Como sustento de sus pretensiones, en síntesis, afirmó los siguientes hechos: 1) Laboró para la demandada desde el 26 de enero de 1979 al 30 de agosto de 1999, sujeto al régimen del C.S. del T. según lo dispone el Decreto 2027 de 1951; 2) El último cargo desempeñado fue el de Operador de Transporte de Fluidos 1ª en la Refinería de Tibú; 3) El último salario ordinario básico mensual devengado fue de $925.654,oo; 4) La pensión de jubilación le fue reconocida sin el lleno de los requisitos legales ni convencionales; 5) En carta inducida por la empresa, el 3 de agosto de 1999, manifestó a su empleador la intención de acogerse al plan de habilitación de días y años para obtener el beneficio de la pensión de jubilación, tal y como se pactó en la convención colectiva de trabajo; 6) El 26 de agosto de 1999, junto con los demás trabajadores de la Refinería de Tibú, fueron reunidos por la doctora Sonia Martínez, quien les manifestó que quien no se acogiera al plan de retiro, sería trasladado a otra dependencia con un horario de trabajo que no daría lugar horas extras, recargo nocturno, trabajo dominical ni festivos; 7) Mediante acta de conciliación celebrada el 27 de agosto de 1999 ante el Inspector de Trabajo de Tibú, se dispuso la terminación unilateral de su contrato de trabajo; 8) Es reiterada la jurisprudencia de la Corte Suprema de Justicia en el sentido de que el reconocimiento de la pensión voluntaria de jubilación no es justa causa de terminación de la relación laboral; 9) El hecho de recibir dicha pensión no significa que hubiera renunciado a la indemnización por despido sin justa causa, a la cual tiene derecho, pues no es cierto que el contrato hubiese terminado por mutuo consentimiento.

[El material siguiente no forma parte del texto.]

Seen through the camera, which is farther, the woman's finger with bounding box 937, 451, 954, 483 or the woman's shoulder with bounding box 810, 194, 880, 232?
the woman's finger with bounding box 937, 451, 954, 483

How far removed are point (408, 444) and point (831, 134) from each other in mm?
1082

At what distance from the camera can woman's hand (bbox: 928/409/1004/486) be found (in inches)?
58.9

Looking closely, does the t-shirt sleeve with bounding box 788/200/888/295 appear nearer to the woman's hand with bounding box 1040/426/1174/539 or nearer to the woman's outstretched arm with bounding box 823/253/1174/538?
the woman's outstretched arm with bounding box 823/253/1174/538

La empresa demandada solamente aceptó como ciertos los hechos relacionados con los extremos del contrato y el cargo desempeñado. En escrito separado propuso las excepciones de falta de competencia, inepta demanda por indebida acumulación de pretensiones y cosa juzgada. II. DECISIONES DE INSTANCIA El Juzgado del conocimiento que lo fue el Cuarto Laboral del Circuito de Cúcuta, mediante sentencia de fecha 15 de noviembre de 2001 absolvió a ECOPETROL de todas las pretensiones.

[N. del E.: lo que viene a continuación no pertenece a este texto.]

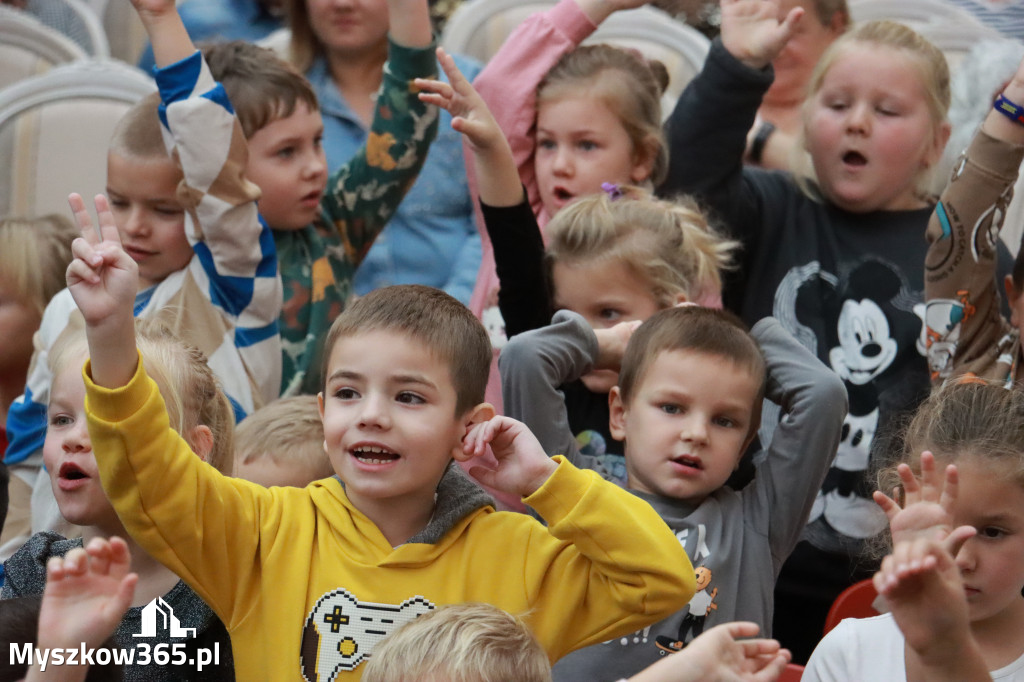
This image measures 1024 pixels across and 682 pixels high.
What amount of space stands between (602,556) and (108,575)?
0.59m

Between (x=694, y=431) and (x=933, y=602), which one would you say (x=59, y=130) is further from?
(x=933, y=602)

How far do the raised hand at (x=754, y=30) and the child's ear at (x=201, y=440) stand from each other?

Por apelación de la parte demandante conoció del proceso el Tribunal Superior del Distrito Judicial de Cúcuta que, mediante sentencia de fecha 13 de agosto de 2002, confirmó la del juzgado. El Tribunal no acogió el planteamiento del apelante, en el sentido de que no se trató de un retiro voluntario, pues si en determinado momento llegare a darse el caso de que la renuncia se presentó en razón a la oferta que hizo el empleador, ello por sí mismo no la desvirtúa. Para el efecto, cita y reproduce apartes de la sentencia proferida por esta Corte el 21 de junio de 1982.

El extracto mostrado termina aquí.